I think *Augie *is very lucky to be a part of your family.
Joe


----------



## RickGibbs (Dec 16, 2005)

I like that he doesn't even care about about the party hat being in his way, as long as he's got treats....


----------



## LaurJen (Aug 10, 2006)

Thanks everyone  He certainly is loved!


----------



## njb (Oct 5, 2006)

That was just too adorable!


----------



## Princess Bella (Oct 17, 2006)

I love Augie!! keep em coming!


----------



## Dog (Sep 26, 2006)

LOL!!! Great video.. and I thought I'd seen it all (that was so funny).
Thank you for sharing and of course HAPPY BIRTHDAY AUGIE!!! 
from Amber and familly.


----------



## vrocco1 (Feb 25, 2006)

That was a lot of fun.
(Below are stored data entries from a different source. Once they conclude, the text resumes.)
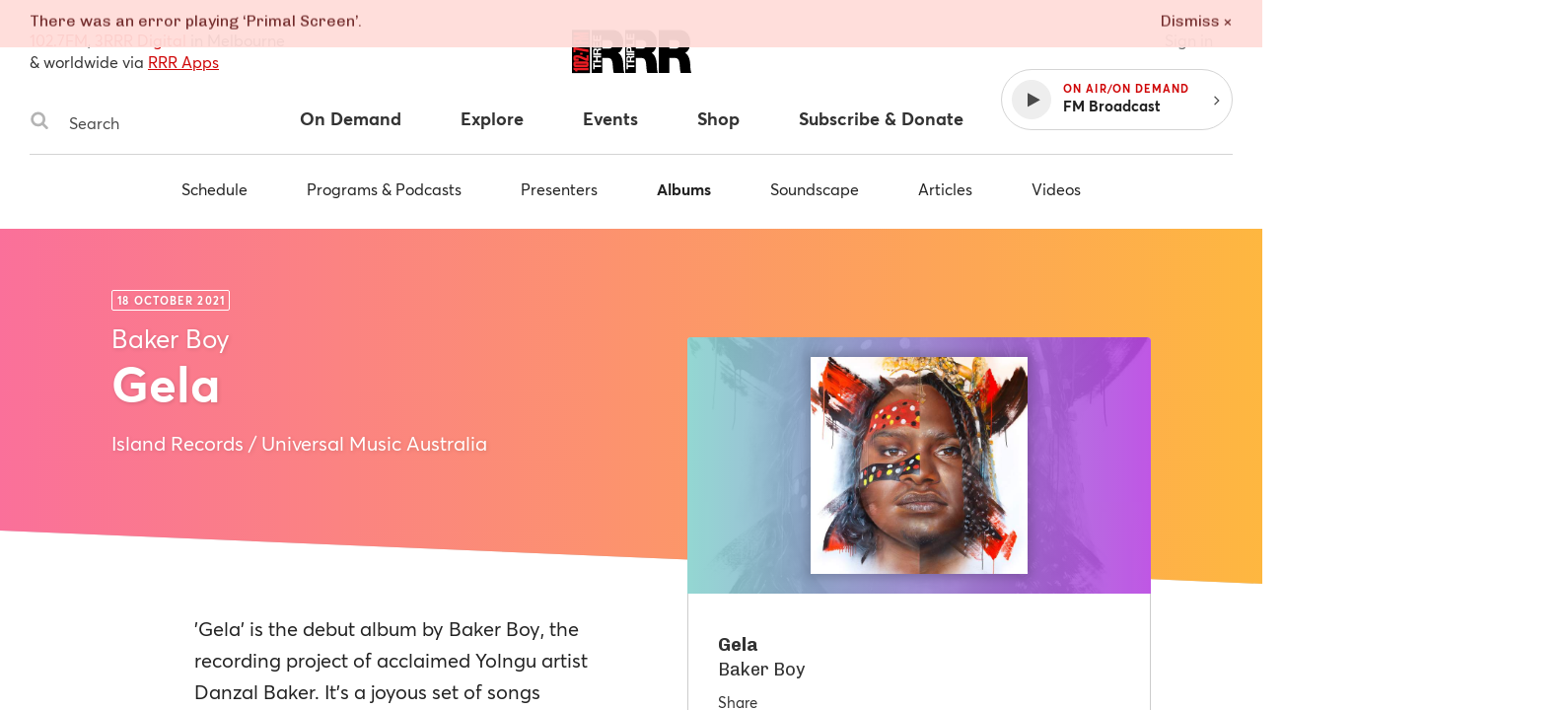

--- FILE ---
content_type: application/javascript
request_url: https://www.rrr.org.au/assets/45.e77c357d.chunk.js
body_size: 196
content:
webpackJsonp([45],{154:function(e,n,t){"use strict";function i(e,n){function t(t){switch(e.classList.add("clicked"),r.default.emit(u.playerEvents.PAUSE),n){case"youtube":i=o(s);break;case"soundcloud":i=a(s);break;case"vimeo":i=c(s)}}var i=function(){},s=e.querySelector("iframe");if(s)return e.addEventListener("click",t,!0),{destroy:function(){e.removeEventListener("click",t),"function"==typeof i&&i()}}}function o(e){var n=JSON.stringify({event:"command",func:"playVideo",args:[]});e.contentWindow.postMessage(n,"*")}function c(e){var n=JSON.stringify({method:"play"});e.contentWindow.postMessage(n,"*")}function a(e){var n=void 0;return t.e(204).then(t.bind(null,1499)).then(function(t){var i=new t(e);i.play(),n=function(){i=null}}),n}Object.defineProperty(n,"__esModule",{value:!0}),n.default=i;var r=t(32),u=t(58)}});

--- FILE ---
content_type: application/javascript
request_url: https://www.rrr.org.au/assets/41.ff07c706.chunk.js
body_size: -34
content:
webpackJsonp([41],{157:function(e,t,r){"use strict";function i(e){var t=e.querySelector("iframe");if(t){var r=n(t);r&&(e.style.paddingBottom=100*r+"%")}}function n(e){var t=e.width,r=e.height;return!(!r||!t)&&r/t}Object.defineProperty(t,"__esModule",{value:!0}),t.default=i}});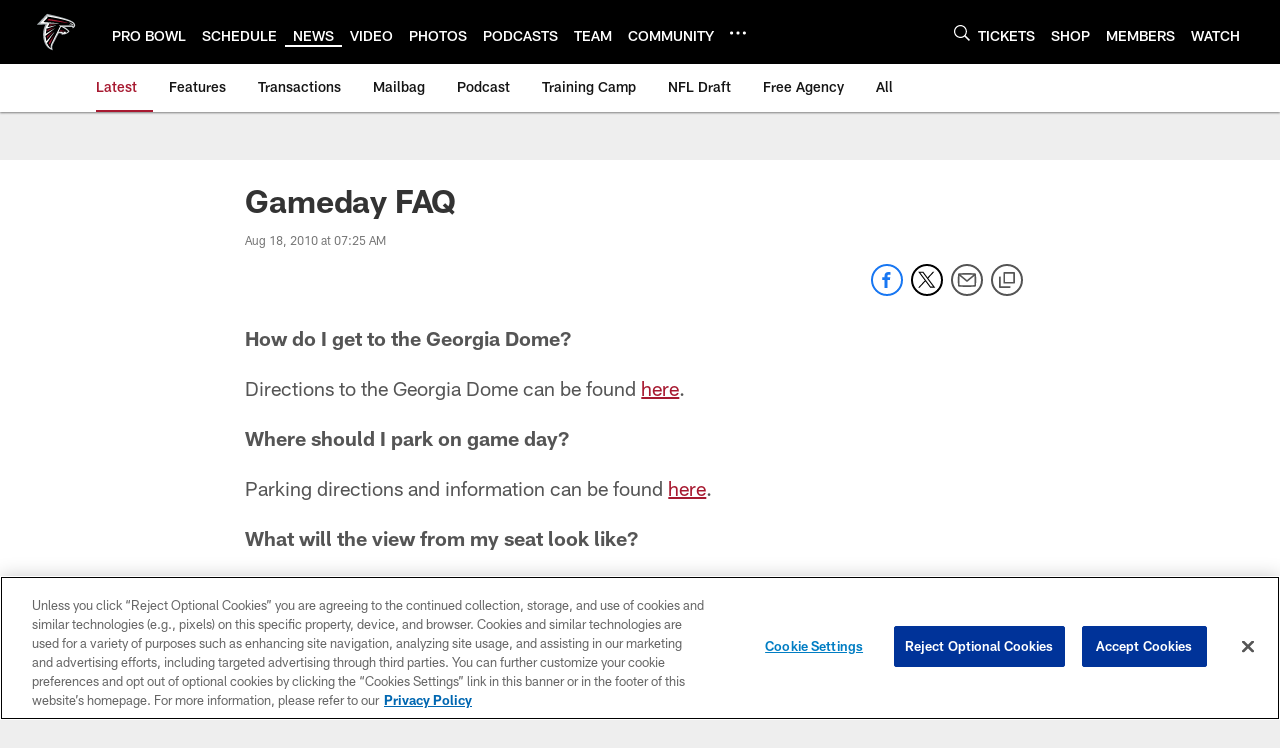

--- FILE ---
content_type: text/html; charset=utf-8
request_url: https://www.google.com/recaptcha/api2/aframe
body_size: 263
content:
<!DOCTYPE HTML><html><head><meta http-equiv="content-type" content="text/html; charset=UTF-8"></head><body><script nonce="hrNwpi4eVQaZiTcmrytc-g">/** Anti-fraud and anti-abuse applications only. See google.com/recaptcha */ try{var clients={'sodar':'https://pagead2.googlesyndication.com/pagead/sodar?'};window.addEventListener("message",function(a){try{if(a.source===window.parent){var b=JSON.parse(a.data);var c=clients[b['id']];if(c){var d=document.createElement('img');d.src=c+b['params']+'&rc='+(localStorage.getItem("rc::a")?sessionStorage.getItem("rc::b"):"");window.document.body.appendChild(d);sessionStorage.setItem("rc::e",parseInt(sessionStorage.getItem("rc::e")||0)+1);localStorage.setItem("rc::h",'1764734089689');}}}catch(b){}});window.parent.postMessage("_grecaptcha_ready", "*");}catch(b){}</script></body></html>

--- FILE ---
content_type: text/javascript; charset=utf-8
request_url: https://auth-id.atlantafalcons.com/accounts.webSdkBootstrap?apiKey=4_6gZKdT0IDYMcfFXoDSdbrw&pageURL=https%3A%2F%2Fwww.atlantafalcons.com%2Fnews%2Fgameday-faq-4968621&sdk=js_latest&sdkBuild=18148&format=json
body_size: 427
content:
{
  "callId": "019ae2592cbd77cea8c26b00de74a7a1",
  "errorCode": 0,
  "apiVersion": 2,
  "statusCode": 200,
  "statusReason": "OK",
  "time": "2025-12-03T03:54:46.343Z",
  "hasGmid": "ver4"
}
Augie is sooo cute!


----------



## ontariogolden (Oct 24, 2006)

Happy belated birthday Augie!

That was such a great video... who said "yay you cleaned your plate!"? It was so sweet...


----------



## LaurJen (Aug 10, 2006)

ontariogolden said:


> Happy belated birthday Augie!
> That was such a great video... who said "yay you cleaned your plate!"? It was so sweet...


One of the kids--they were quite taken with the dog eating on the table!


----------



## Carsonsdaddy (Nov 1, 2006)

HAPPY BIRTHDAY, AUGIE!!! That's a great video. He almost waited until the song was done.


----------